The civil injunction means that if J.P. Morgan Chase is found to have engaged in Enron-type transactions with any company in the future, it would effectively be violating a court order, committing a criminal infraction. "It raises the stakes a lot," said an SEC official, because Arthur Andersen's violation of a similar injunction in its dealings with Enron led to the criminal case that effectively dissolved the accounting firm.

A J.P. Morgan Chase spokesman would not address the regulators' contention that it was uncooperative. William B. Harrison, its chairman and chief executive, said in a press that it "is glad to put a major portion of the Enron matter behind us." Meanwhile, "we still have various Enron-related civil suits pending, and we intend to pursue our rights and defenses in those cases vigorously."

Charles O. Prince, the chairman and CEO of Citi's Global Corporate and Investment Bank, and the company's future CEO, said in a press release: "We are pleased this settlement brings to a close the investigations of Citigroup … into these matters. We are pleased that we have been able to respond promptly and effectively to the problems that underlay this investigation. Put simply, the transactions addressed in these settlements would not happen now at Citigroup."

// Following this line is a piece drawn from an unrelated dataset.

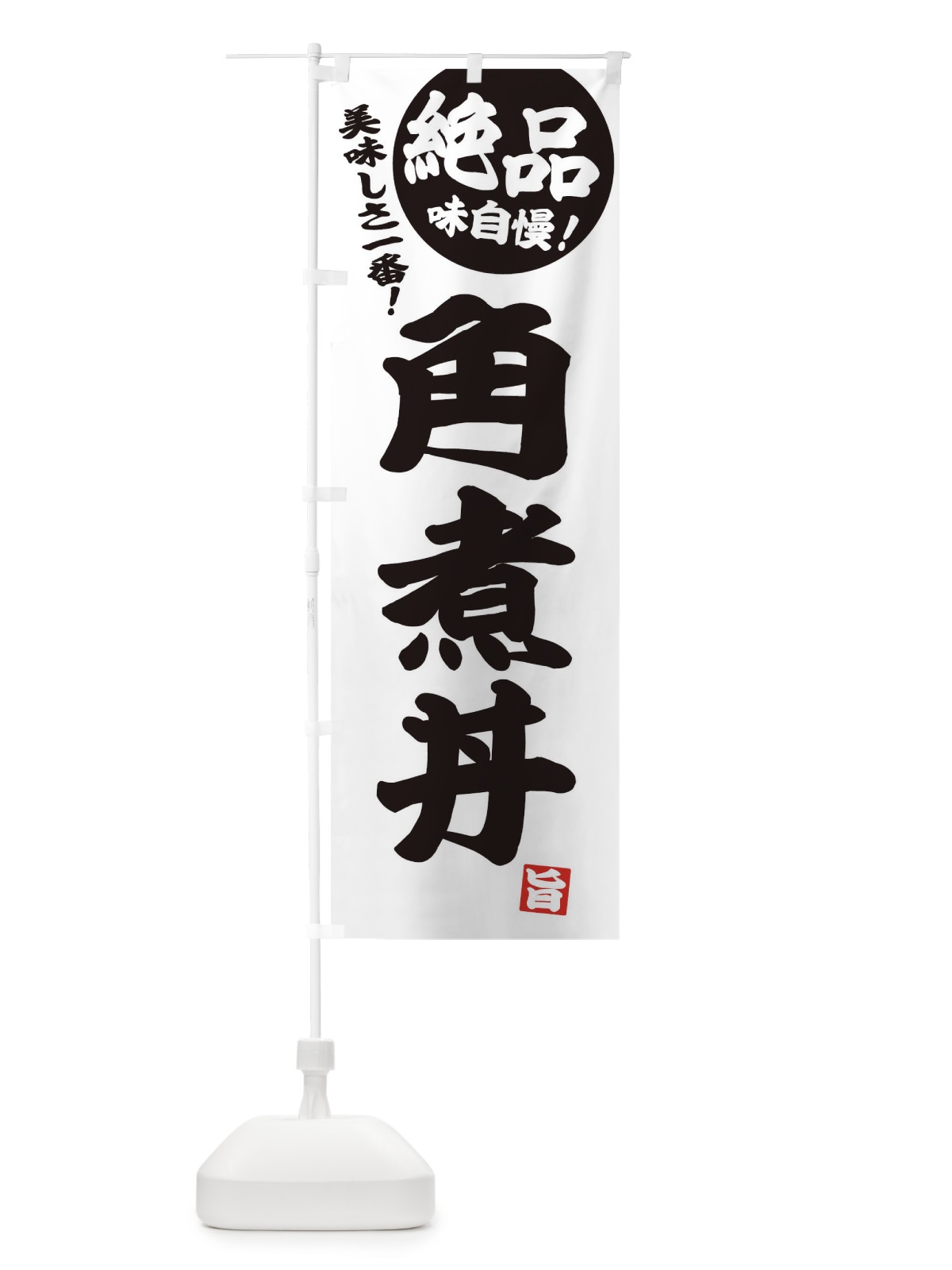 のぼり 角煮丼 のぼり旗 E456(デザイン【B】)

Mr. Morgenthau also stressed that the transparency and "understandability" of transactions lay at the heart of the deal and that he and the SEC are pushing for new rules.

Bankers, and the lawyers and accountants they employ, need to "take off the blinders in assessing the legality and propriety of complex structured financial transactions," he said. "They must evaluate these transactions as a whole … and must take into account the use or misuse that the client intended to make."

Also on Monday the two banks entered into Enron-related written agreements with the Office of the Comptroller of the Currency, the Federal Reserve Bank of New York, and the New York Banking Department. Citi is nationally chartered, while J.P. Morgan Chase has a state charter.